• **TASK OBJECTIVE**
Each line below is to be written out once more, precisely as given.

• **MATERIAL PROVIDED**
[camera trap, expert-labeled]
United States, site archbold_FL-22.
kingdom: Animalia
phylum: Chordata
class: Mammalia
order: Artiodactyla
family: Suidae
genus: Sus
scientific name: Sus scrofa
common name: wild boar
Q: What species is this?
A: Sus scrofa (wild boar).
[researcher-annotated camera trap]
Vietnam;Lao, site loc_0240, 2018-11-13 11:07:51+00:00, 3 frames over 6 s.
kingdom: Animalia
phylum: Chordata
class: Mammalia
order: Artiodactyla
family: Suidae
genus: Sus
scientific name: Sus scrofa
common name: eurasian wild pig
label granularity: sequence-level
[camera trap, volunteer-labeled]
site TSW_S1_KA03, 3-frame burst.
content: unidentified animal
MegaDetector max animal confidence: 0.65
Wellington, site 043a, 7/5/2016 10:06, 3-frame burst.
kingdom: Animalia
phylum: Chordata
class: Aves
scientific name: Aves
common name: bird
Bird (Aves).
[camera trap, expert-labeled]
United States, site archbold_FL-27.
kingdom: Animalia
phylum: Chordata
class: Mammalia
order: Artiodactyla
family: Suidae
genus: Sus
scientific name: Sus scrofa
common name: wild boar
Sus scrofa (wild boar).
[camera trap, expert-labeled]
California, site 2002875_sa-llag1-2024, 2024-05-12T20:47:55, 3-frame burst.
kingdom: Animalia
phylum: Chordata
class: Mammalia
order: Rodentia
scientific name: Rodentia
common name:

• **SOLVED PROBLEM**
[camera trap, expert-labeled]
United States, site archbold_FL-22.
kingdom: Animalia
phylum: Chordata
class: Mammalia
order: Artiodactyla
family: Suidae
genus: Sus
scientific name: Sus scrofa
common name: wild boar
Q: What species is this?
A: Sus scrofa (wild boar).
[researcher-annotated camera trap]
Vietnam;Lao, site loc_0240, 2018-11-13 11:07:51+00:00, 3 frames over 6 s.
kingdom: Animalia
phylum: Chordata
class: Mammalia
order: Artiodactyla
family: Suidae
genus: Sus
scientific name: Sus scrofa
common name: eurasian wild pig
label granularity: sequence-level
[camera trap, volunteer-labeled]
site TSW_S1_KA03, 3-frame burst.
content: unidentified animal
MegaDetector max animal confidence: 0.65
Wellington, site 043a, 7/5/2016 10:06, 3-frame burst.
kingdom: Animalia
phylum: Chordata
class: Aves
scientific name: Aves
common name: bird
Bird (Aves).
[camera trap, expert-labeled]
United States, site archbold_FL-27.
kingdom: Animalia
phylum: Chordata
class: Mammalia
order: Artiodactyla
family: Suidae
genus: Sus
scientific name: Sus scrofa
common name: wild boar
Sus scrofa (wild boar).
[camera trap, expert-labeled]
California, site 2002875_sa-llag1-2024, 2024-05-12T20:47:55, 3-frame burst.
kingdom: Animalia
phylum: Chordata
class: Mammalia
order: Rodentia
scientific name: Rodentia
common name:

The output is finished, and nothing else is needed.